Source data:
++++++++++
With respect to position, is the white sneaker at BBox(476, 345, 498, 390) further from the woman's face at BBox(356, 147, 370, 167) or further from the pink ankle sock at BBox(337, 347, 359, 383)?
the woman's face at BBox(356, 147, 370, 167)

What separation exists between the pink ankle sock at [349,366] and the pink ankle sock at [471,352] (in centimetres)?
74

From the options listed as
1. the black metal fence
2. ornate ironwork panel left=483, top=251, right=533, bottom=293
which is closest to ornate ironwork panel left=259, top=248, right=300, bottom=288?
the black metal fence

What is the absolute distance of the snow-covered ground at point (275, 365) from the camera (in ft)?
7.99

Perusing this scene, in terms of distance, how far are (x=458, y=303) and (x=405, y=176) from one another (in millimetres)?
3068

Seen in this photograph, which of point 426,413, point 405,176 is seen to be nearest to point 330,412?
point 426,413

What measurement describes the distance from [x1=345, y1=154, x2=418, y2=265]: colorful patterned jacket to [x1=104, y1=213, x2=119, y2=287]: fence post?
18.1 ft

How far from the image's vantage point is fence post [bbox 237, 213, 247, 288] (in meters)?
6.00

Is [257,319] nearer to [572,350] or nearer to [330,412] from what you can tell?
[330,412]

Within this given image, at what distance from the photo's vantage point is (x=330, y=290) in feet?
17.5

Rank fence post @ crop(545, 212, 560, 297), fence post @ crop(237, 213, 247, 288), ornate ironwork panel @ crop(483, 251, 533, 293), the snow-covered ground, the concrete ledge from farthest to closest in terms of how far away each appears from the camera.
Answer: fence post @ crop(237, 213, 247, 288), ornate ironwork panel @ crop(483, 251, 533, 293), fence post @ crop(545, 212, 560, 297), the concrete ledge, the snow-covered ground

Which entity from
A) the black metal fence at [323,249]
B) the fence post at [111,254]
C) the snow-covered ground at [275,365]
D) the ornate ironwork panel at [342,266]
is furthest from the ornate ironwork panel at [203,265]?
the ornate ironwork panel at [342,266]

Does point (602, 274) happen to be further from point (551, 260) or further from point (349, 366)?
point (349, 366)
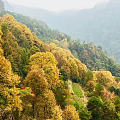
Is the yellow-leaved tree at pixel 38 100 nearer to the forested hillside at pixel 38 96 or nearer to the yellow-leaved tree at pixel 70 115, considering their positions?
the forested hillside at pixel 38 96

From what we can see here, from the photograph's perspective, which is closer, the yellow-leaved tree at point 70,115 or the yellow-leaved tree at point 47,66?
++++++++++
▶ What you should do:
Format the data above as a JSON list of strings with one string per line, leaving out blank lines and the pictures.

▶ Final result:
[
  "With respect to position, is the white sneaker at BBox(476, 345, 498, 390) further from the woman's face at BBox(356, 147, 370, 167) or further from the pink ankle sock at BBox(337, 347, 359, 383)?",
  "the woman's face at BBox(356, 147, 370, 167)",
  "What separation exists between the pink ankle sock at [349,366] and the pink ankle sock at [471,352] (in centimetres)?",
  "74",
  "From the options listed as",
  "1. the black metal fence",
  "2. ornate ironwork panel left=483, top=251, right=533, bottom=293",
  "which is closest to ornate ironwork panel left=259, top=248, right=300, bottom=288?",
  "the black metal fence",
  "What is the absolute distance of the snow-covered ground at point (275, 365) from the camera (in ft)?",
  "7.99",
  "Perusing this scene, in terms of distance, how far are (x=458, y=303) and (x=405, y=176) from one another (in millimetres)?",
  "3068",
  "Seen in this photograph, which of point 426,413, point 405,176 is seen to be nearest to point 330,412?",
  "point 426,413",
  "What measurement describes the distance from [x1=345, y1=154, x2=418, y2=265]: colorful patterned jacket to [x1=104, y1=213, x2=119, y2=287]: fence post?",
  "18.1 ft",
  "How far from the image's vantage point is fence post [bbox 237, 213, 247, 288] (in meters)?",
  "6.00",
  "Is [257,319] nearer to [572,350] or nearer to [330,412] from what you can tell?",
  "[330,412]",
  "Within this given image, at what distance from the photo's vantage point is (x=330, y=290) in feet?",
  "17.5",
  "Rank fence post @ crop(545, 212, 560, 297), fence post @ crop(237, 213, 247, 288), ornate ironwork panel @ crop(483, 251, 533, 293), the snow-covered ground, the concrete ledge from farthest to closest in terms of how far away each appears from the camera.",
  "Answer: fence post @ crop(237, 213, 247, 288), ornate ironwork panel @ crop(483, 251, 533, 293), fence post @ crop(545, 212, 560, 297), the concrete ledge, the snow-covered ground",
  "Which entity from",
  "A) the black metal fence at [323,249]",
  "B) the fence post at [111,254]",
  "C) the snow-covered ground at [275,365]",
  "D) the ornate ironwork panel at [342,266]",
  "is furthest from the ornate ironwork panel at [203,265]?",
  "the ornate ironwork panel at [342,266]",
  "Does point (602, 274) happen to be further from point (551, 260) or further from point (349, 366)?",
  "point (349, 366)",
  "Is the yellow-leaved tree at pixel 38 100 nearer to the forested hillside at pixel 38 96 or nearer to the yellow-leaved tree at pixel 70 115, considering their positions?",
  "the forested hillside at pixel 38 96",
  "From what we can see here, from the photograph's perspective, which is closer, the yellow-leaved tree at point 70,115 or the yellow-leaved tree at point 47,66?"
]